4. EL VALOR REDENTOR DE LA MUERTE DE CRISTO

Extraído de: Mateo Seco, Lucas F. y Domingo, Francisco. Cristología. Instituto Superior de Ciencias Religiosas. Universidad de Navarra, 2004.

2. Jesucristo, nuevo Adán

Cristo bendeciendo a los niños (Maes)

La capitalidad de Cristo sobre el género humano, su unión con todo hombre, es la perspectiva en que ha de situarse cuanto se diga sobre la Redención. En esta capitalidad se manifiesta en grado supremo su solidaridad con los hombres, que es un misterio cuya existencia está claramente afirmada en el Nuevo Testamento (cf. p.e., Rm 5, 12 ss; Col 1, 13-20). La solidaridad y capitalidad de Cristo sobre todos los hombres es consecuencia de la misma encarnación del Verbo: del Verbo eterno en el que el Padre dice todas las criaturas (creación por y en el Verbo, según Jn 1, 3 y Col 1, 16-17), y que al hacerse hombre abraza, ante el Padre, a todos los hombres.

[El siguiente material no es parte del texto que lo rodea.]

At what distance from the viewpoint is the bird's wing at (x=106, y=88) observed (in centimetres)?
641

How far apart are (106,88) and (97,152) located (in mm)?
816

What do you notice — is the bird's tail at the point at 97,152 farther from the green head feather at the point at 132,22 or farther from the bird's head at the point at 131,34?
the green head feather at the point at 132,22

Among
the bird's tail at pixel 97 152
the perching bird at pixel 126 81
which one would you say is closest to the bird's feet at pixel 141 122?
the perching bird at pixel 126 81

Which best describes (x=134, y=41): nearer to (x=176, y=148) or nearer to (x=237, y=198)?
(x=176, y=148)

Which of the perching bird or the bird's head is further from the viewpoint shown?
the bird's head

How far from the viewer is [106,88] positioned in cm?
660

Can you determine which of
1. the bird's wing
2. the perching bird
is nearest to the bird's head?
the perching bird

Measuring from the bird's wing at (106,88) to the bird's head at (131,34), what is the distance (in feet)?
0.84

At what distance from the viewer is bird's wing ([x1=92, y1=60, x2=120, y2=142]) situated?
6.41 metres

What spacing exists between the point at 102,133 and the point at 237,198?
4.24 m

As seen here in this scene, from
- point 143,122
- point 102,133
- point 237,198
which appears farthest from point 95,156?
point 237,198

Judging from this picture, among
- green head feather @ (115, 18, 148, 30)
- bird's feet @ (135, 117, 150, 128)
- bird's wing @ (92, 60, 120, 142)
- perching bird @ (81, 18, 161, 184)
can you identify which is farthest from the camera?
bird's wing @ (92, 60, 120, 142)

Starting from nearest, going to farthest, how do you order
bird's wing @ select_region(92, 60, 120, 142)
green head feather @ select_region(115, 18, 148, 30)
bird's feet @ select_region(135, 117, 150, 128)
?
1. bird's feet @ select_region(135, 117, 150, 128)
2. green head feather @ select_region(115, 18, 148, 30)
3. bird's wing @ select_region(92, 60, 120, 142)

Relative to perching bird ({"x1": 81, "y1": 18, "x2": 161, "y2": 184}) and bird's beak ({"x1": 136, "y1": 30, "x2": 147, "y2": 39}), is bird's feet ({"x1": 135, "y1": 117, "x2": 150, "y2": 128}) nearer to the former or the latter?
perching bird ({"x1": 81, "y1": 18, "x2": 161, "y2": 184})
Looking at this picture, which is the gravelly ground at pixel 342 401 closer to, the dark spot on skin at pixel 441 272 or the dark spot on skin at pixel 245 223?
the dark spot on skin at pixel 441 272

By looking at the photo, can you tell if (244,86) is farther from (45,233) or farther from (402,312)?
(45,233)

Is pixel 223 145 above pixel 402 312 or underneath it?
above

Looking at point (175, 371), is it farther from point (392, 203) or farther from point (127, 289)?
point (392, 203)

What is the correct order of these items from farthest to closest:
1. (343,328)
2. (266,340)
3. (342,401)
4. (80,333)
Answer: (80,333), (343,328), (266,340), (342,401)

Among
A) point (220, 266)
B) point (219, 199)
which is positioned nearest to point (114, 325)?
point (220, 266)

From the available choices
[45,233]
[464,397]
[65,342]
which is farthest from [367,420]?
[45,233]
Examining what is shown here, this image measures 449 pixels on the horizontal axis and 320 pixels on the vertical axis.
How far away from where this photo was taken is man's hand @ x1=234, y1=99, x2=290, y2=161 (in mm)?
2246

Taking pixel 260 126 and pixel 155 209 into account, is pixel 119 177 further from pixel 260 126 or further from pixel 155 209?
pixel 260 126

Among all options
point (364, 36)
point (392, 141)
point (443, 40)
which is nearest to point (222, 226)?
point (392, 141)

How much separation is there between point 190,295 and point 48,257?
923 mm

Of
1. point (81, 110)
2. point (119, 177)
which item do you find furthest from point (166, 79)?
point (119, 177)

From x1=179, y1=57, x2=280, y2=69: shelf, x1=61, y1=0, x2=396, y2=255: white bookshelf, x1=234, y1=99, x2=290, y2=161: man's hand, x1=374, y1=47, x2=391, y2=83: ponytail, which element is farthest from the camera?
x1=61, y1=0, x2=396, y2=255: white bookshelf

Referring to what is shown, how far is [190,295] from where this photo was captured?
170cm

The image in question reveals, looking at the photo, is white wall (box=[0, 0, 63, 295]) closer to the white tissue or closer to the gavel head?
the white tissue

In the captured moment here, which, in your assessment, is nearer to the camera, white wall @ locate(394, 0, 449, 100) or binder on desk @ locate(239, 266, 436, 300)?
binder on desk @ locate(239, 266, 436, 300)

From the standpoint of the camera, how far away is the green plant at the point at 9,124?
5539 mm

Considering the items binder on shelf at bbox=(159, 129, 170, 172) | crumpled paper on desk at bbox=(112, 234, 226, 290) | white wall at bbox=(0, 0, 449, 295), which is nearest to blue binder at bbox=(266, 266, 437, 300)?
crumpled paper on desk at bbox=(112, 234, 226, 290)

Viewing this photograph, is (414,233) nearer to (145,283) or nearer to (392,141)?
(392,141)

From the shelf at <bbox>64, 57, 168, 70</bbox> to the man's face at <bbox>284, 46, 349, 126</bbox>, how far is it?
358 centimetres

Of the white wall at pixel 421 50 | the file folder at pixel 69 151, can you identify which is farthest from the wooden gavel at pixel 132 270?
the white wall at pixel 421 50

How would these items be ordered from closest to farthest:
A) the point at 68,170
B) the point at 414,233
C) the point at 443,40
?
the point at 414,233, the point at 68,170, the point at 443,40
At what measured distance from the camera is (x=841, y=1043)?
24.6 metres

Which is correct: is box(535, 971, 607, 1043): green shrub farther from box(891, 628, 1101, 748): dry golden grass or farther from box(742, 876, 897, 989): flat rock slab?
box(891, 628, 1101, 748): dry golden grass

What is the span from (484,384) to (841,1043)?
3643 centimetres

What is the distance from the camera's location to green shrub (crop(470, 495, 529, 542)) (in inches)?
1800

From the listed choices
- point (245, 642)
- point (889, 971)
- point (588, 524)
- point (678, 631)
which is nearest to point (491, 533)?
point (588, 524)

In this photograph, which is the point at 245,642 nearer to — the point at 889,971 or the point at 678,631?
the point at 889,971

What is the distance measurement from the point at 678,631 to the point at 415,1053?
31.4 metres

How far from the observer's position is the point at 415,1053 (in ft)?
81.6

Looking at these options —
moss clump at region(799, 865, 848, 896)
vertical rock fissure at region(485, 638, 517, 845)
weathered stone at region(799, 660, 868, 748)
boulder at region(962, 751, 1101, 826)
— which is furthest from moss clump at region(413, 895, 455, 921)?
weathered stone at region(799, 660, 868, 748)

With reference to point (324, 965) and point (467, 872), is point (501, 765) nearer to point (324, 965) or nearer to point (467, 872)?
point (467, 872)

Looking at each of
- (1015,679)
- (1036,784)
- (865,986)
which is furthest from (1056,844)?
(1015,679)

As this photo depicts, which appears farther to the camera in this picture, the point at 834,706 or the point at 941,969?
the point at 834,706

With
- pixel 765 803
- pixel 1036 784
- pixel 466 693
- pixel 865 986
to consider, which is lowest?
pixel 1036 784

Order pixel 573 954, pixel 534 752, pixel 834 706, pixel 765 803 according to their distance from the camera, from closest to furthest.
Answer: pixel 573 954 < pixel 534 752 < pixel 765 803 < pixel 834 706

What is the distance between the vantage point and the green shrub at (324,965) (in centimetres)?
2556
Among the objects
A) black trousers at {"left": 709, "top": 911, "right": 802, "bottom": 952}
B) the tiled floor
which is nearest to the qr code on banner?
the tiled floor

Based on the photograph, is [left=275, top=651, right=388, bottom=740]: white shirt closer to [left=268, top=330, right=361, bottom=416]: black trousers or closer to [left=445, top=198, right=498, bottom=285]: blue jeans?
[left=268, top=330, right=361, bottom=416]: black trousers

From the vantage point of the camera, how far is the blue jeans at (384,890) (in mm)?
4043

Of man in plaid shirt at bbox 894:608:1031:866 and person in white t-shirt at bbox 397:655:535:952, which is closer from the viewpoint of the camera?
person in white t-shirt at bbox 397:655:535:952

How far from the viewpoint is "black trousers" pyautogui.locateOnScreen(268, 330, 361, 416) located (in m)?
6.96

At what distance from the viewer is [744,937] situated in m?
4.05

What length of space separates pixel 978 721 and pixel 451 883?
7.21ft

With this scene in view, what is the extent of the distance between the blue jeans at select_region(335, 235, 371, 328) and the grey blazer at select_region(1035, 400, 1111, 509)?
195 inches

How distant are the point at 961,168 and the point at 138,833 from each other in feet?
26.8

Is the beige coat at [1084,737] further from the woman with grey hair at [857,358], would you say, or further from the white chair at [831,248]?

La encarnación implica no sólo que Cristo es verdadero hombre, sino que toma sobre sí el peso de la historia. Cada hombre lo hace al nacer: desde el nacimiento, se está unido por lazos misteriosos con los antepasados, con el propio pueblo, con todos los hombres. La solidaridad entre los hombres adquiere niveles más profundos cuando se la mira desde la teología: pecado original y comunión de los santos son dos verdades que constituyen buena muestra de esto. La solidaridad de Cristo con la humanidad se encuentra situada a un nivel aún más alto, único: Él es el nuevo Adán, relacionado capitalmente con el género humano aún más estrechamente que el primer Adán: "Adán, el primer hombre, era figura del que había de venir, es decir, Cristo nuestro Señor (...). En Él, la naturaleza humana asumida, no absorbida, ha sido elevada también en nosotros a dignidad sin igual. El Hijo de Dios con su encarnación se ha unido en cierto modo con todo hombre"*.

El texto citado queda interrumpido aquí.